DATA FOR PROCESSING:

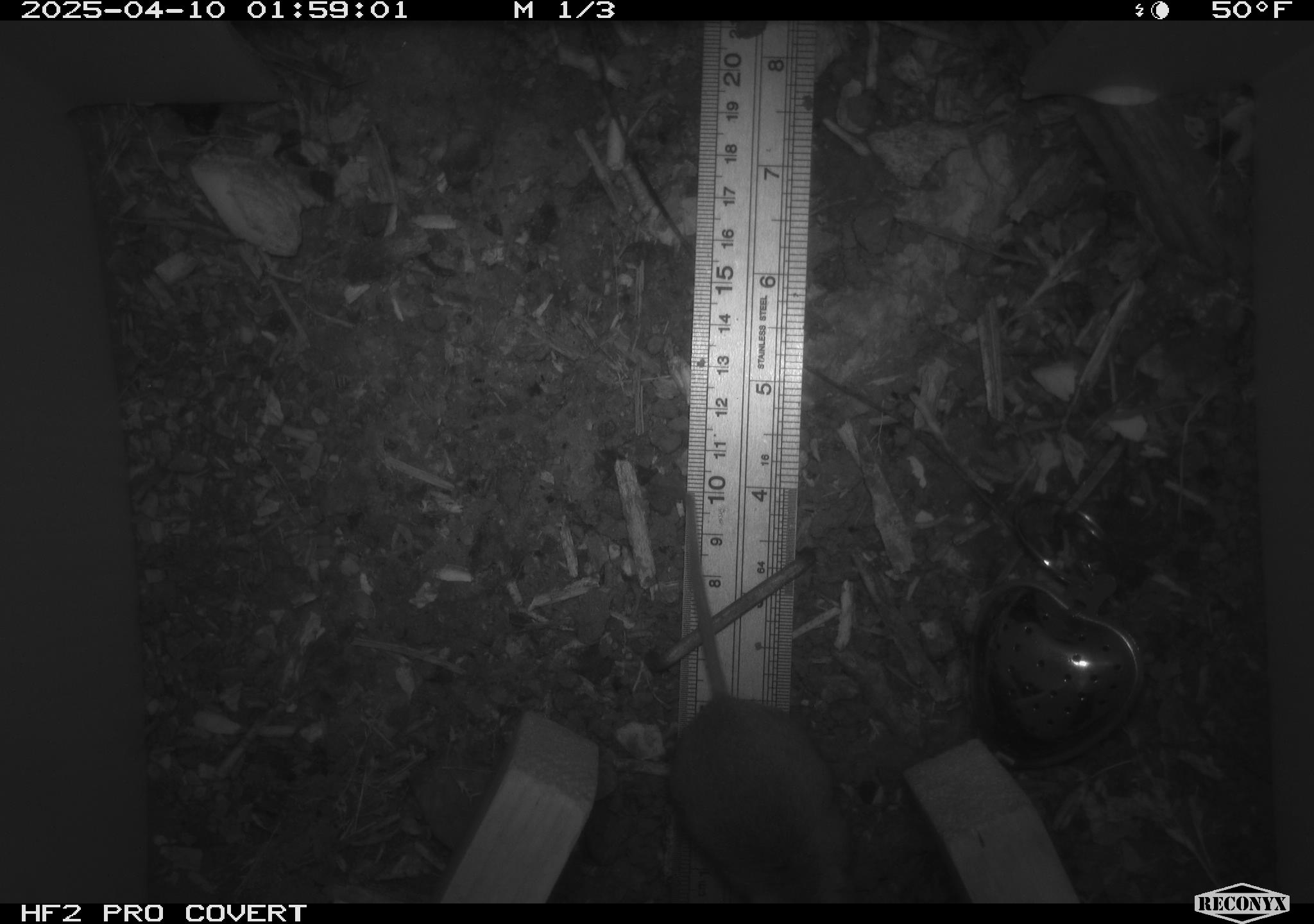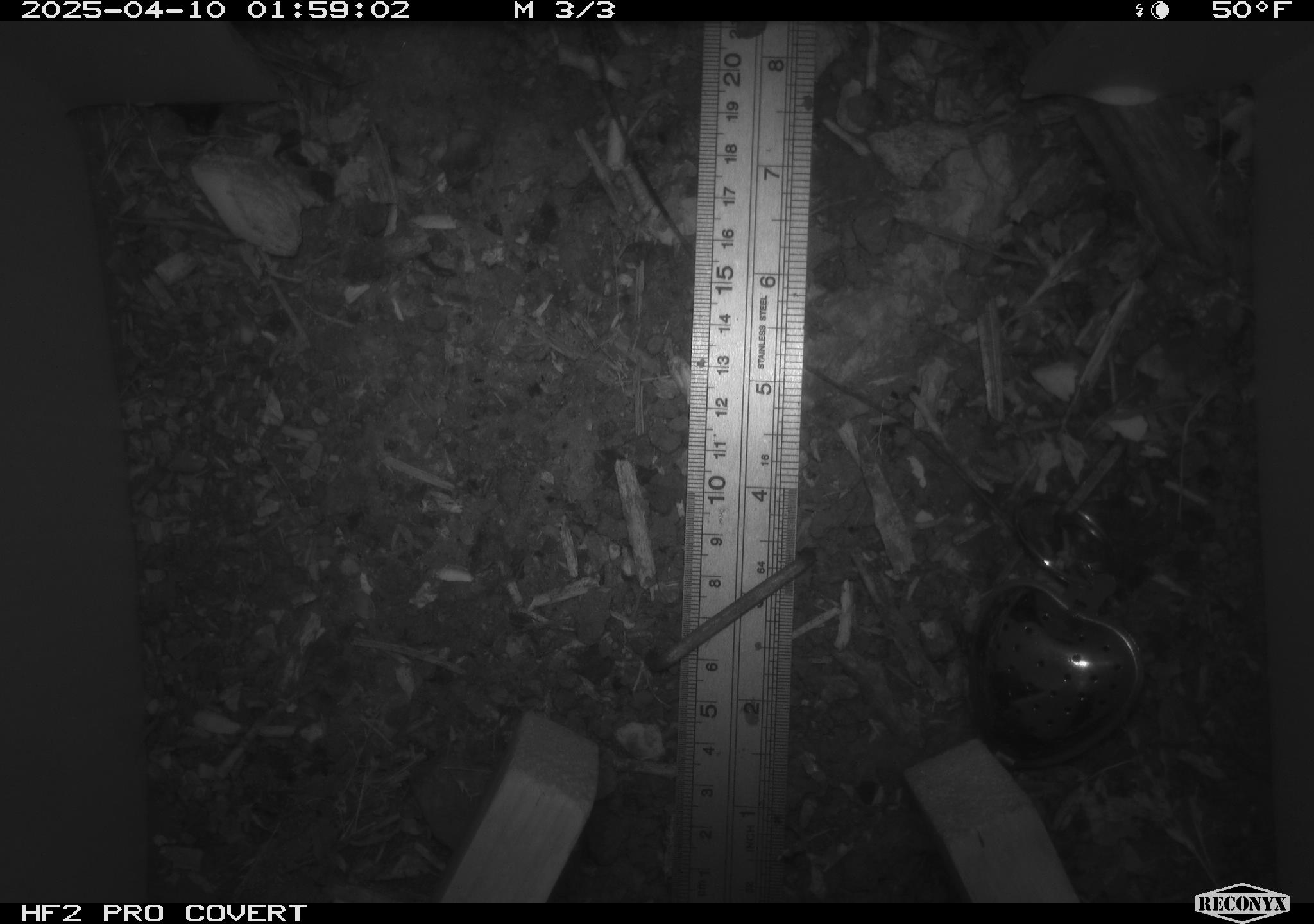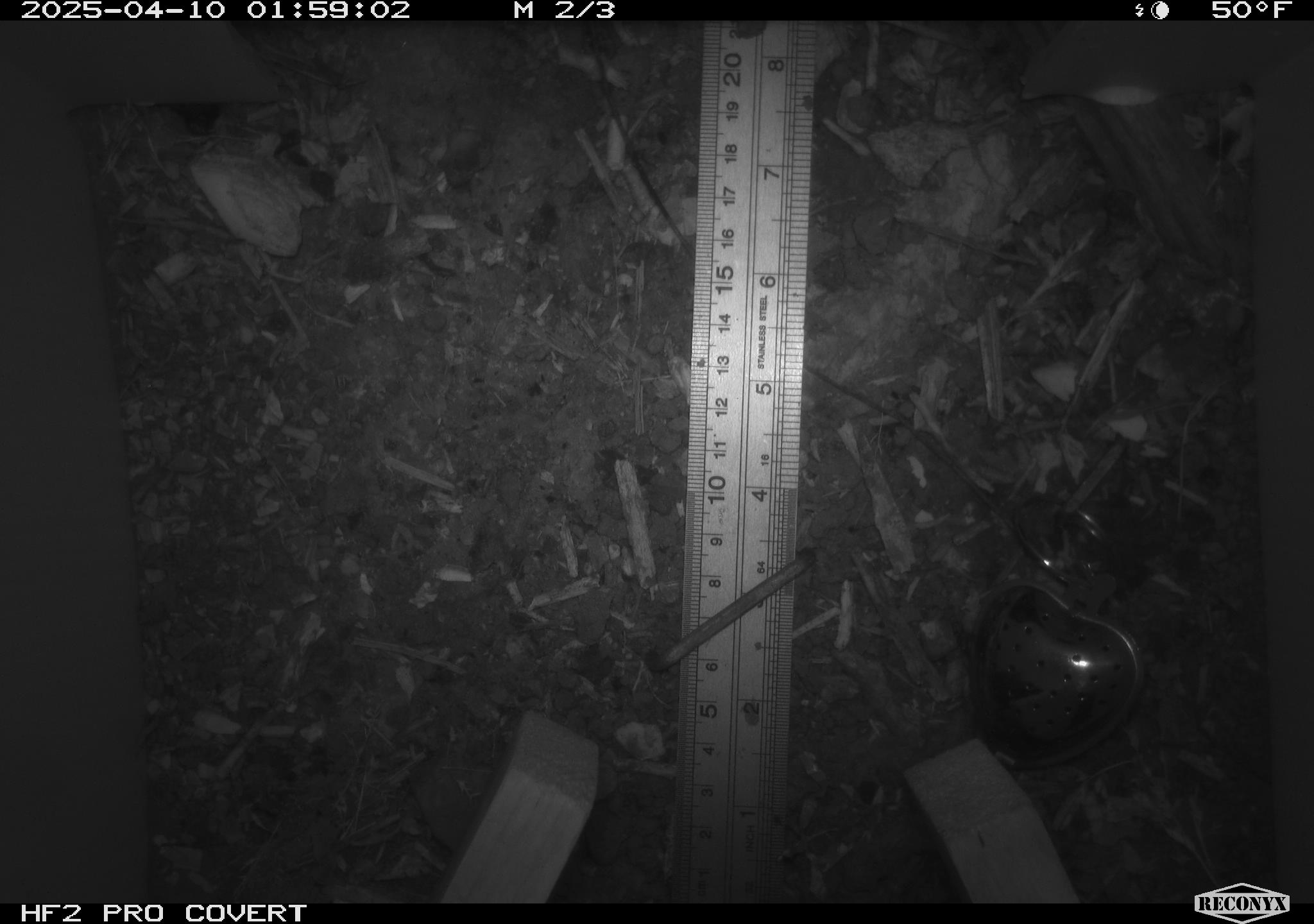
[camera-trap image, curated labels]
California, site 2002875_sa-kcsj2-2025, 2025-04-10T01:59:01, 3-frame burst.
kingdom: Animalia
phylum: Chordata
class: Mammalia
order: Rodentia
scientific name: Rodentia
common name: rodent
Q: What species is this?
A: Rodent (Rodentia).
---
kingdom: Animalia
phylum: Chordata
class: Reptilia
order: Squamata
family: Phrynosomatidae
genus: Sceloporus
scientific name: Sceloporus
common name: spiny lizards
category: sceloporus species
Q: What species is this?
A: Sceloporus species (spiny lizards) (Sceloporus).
--
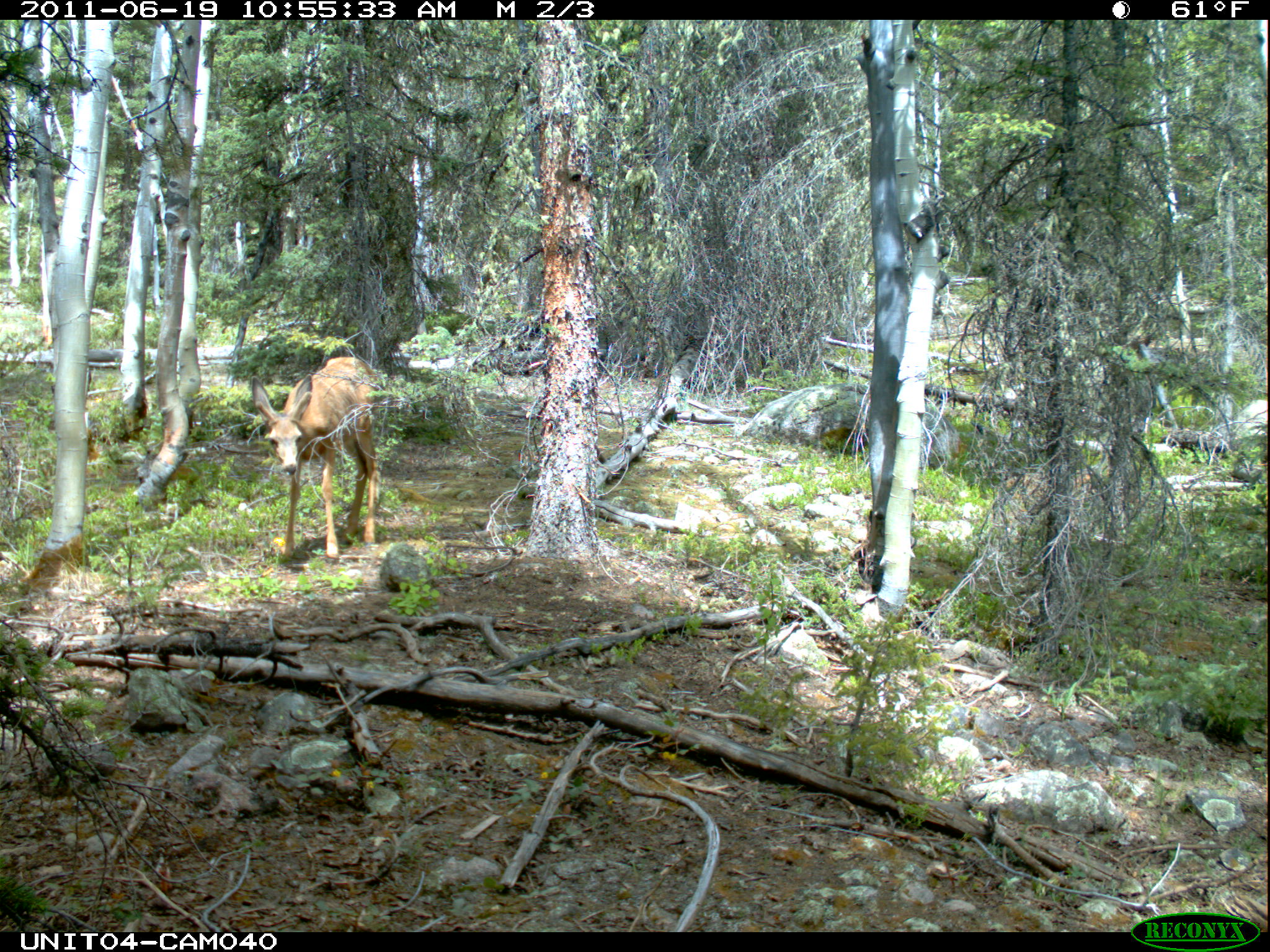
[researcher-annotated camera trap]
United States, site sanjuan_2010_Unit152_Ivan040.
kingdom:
...
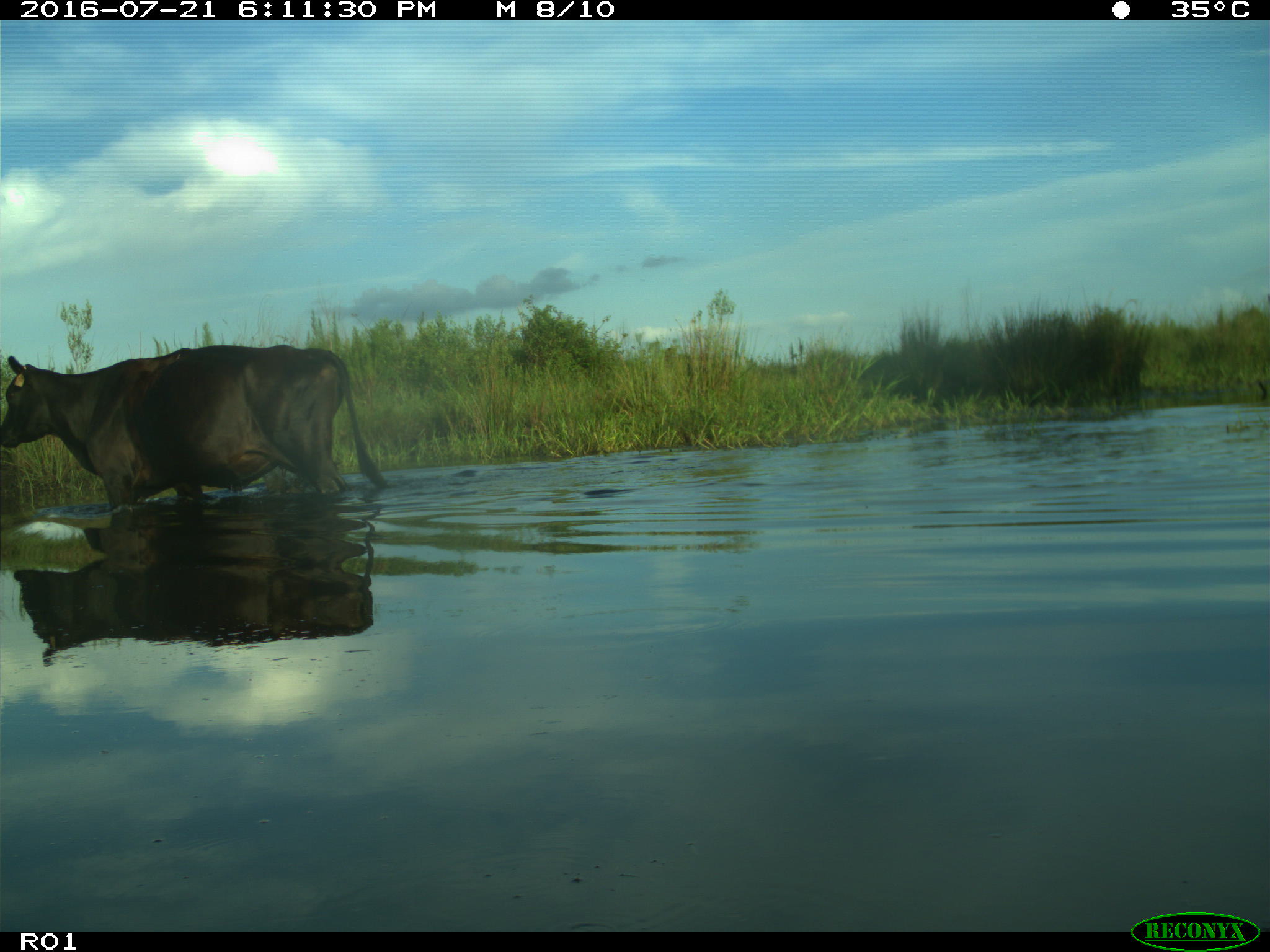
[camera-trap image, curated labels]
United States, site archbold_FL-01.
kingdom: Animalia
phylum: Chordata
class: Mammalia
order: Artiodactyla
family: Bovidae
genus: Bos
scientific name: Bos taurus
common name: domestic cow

DESCRIPTION OF THE TASK: Using the entries above, output exactly the lines between the line holding "A: Rodent (Rodentia)." and the line holding "A: Sceloporus species", end lines included, and nothing more.

EXPECTED OUTPUT:
A: Rodent (Rodentia).
---
kingdom: Animalia
phylum: Chordata
class: Reptilia
order: Squamata
family: Phrynosomatidae
genus: Sceloporus
scientific name: Sceloporus
common name: spiny lizards
category: sceloporus species
Q: What species is this?
A: Sceloporus species (spiny lizards) (Sceloporus).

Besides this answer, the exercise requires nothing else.